Investing in an Initial Public Offering (IPO) can be exciting and profitable—but it can also be risky if you don’t understand the fundamentals. Every year, thousands of retail investors apply for IPOs hoping for quick listing gains or long-term wealth creation. However, smart investors don’t just follow hype—they analyze facts.
In this guide, we’ll cover the most important IPO facts to know before applying, including risks, expected returns, how to check the status of IPO allotment, and smart strategies using platforms like ipowatch.
1. What Is an IPO and Why Do People Invest in It?
An IPO (Initial Public Offering) is when a private company offers its shares to the public for the first time. Once listed, these shares are traded on stock exchanges like NSE or BSE.
People invest in IPOs mainly for two reasons:
Listing gains – profit on the first day of trading.
Long-term investment – holding fundamentally strong companies.
Before applying, investors usually check:
Company financials
Industry growth
Promoter background
Grey Market Premium (GMP)
Demand across investor categories
Websites like IPOWatch help track IPO calendars, subscription data, and the status of allotment of IPO in real time.
2. IPO Risks You Must Know (Don’t Ignore This)
Many beginners assume IPOs are “guaranteed profits”, which is a dangerous myth.
Here are the key risks involved:
Overvaluation Risk
Some companies list at high valuations due to hype, leading to price crashes after listing.
Business & Financial Risk
Not all companies are profitable. Some IPOs are launched to repay debt, not to grow.
Low Liquidity Risk
SME IPOs may have limited buyers and sellers, making it hard to exit.
Allotment Risk
Even if you apply, you may not get shares. You must regularly check the status of IPO allotment.
3. IPO Returns: What Can You Realistically Expect?
IPO returns depend on:
Market conditions
Company fundamentals
Investor sentiment
Subscription level
Short-Term Returns
Some IPOs give 20%–100% gains on listing day.
Long-Term Returns
Strong companies like IRCTC or DMart created massive wealth over years.
But remember:
High GMP does not guarantee high returns.

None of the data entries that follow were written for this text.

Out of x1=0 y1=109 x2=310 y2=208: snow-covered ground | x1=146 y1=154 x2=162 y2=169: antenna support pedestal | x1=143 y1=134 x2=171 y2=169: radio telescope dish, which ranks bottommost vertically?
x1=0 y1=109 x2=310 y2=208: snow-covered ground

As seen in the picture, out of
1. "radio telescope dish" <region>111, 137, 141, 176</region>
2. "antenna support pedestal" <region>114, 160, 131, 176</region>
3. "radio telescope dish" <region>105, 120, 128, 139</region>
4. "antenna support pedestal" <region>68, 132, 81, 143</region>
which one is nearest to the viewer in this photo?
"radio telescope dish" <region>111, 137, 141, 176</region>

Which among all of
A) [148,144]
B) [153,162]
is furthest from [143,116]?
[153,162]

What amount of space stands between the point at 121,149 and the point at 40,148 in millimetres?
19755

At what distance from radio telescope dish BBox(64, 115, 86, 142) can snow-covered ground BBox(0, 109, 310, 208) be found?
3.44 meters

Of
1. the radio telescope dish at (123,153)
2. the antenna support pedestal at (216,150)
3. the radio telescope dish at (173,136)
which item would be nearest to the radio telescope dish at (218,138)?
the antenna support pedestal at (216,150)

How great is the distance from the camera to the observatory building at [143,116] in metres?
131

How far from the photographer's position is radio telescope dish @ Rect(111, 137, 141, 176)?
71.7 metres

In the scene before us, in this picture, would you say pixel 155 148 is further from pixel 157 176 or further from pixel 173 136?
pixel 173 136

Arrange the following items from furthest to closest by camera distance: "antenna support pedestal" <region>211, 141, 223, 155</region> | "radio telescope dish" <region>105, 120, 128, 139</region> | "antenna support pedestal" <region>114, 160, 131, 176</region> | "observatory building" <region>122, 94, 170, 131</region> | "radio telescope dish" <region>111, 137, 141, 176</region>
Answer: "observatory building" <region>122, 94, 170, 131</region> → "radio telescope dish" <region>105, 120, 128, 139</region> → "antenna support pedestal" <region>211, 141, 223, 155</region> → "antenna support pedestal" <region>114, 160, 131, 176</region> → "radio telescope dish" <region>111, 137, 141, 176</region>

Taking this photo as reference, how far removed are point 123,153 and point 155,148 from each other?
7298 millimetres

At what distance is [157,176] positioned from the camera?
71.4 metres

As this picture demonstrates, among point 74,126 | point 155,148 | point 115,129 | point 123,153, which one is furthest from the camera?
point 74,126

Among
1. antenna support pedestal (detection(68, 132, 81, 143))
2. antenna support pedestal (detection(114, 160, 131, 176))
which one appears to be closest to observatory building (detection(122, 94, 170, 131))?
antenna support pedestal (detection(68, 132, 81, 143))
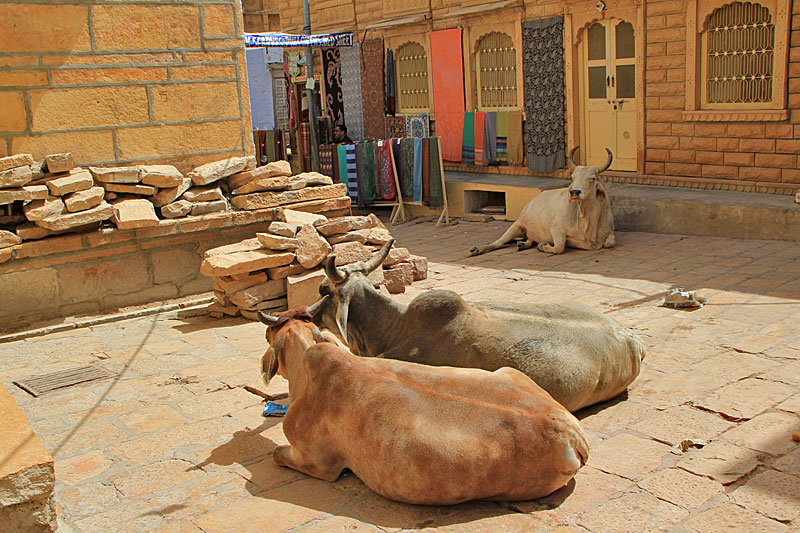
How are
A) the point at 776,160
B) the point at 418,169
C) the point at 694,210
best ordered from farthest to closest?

That’s why experienced investors track status of IPO allotment, listing price, and long-term business performance—not just hype.
4. Smart Strategies Before Applying for an IPO
Here are proven strategies smart investors use:
Study the Prospectus
Look at revenue, profit, debt, and promoter shareholding.
Check Subscription Data
High demand in QIB (institutional investors) category is usually positive.
Use Trusted Platforms
Websites like ipowatch provide:
IPO GMP
Subscription status
Listing dates
Status of IPO allotment
Apply With Multiple Accounts (Legally)
Family demat accounts increase chances.
Avoid Blind Herd Mentality
Not every trending IPO is worth investing in.
5. How to Check Status of IPO Allotment?
After applying, investors eagerly wait to know whether shares are allotted.
You can check the status of IPO allotment through:
Registrar websites (Link Intime, KFintech, Bigshare)
Broker apps (Zerodha, Groww, Upstox)
IPO portals like ipowatch
Simply enter:
PAN number
Application number
This helps you track the status of IPO allotment instantly.
Is Applying for IPOs Worth It?
Yes—if done with research and realistic expectations.
IPOs can offer:
Quick listing profits
Long-term wealth
Portfolio diversification
But they also involve:
Market risk
Business uncertainty
Allotment chances
The smartest approach is to analyze fundamentals, avoid hype, track data on ipowatch, and regularly check the status of IPO allotment.
IPO investing is not gambling—it’s strategy.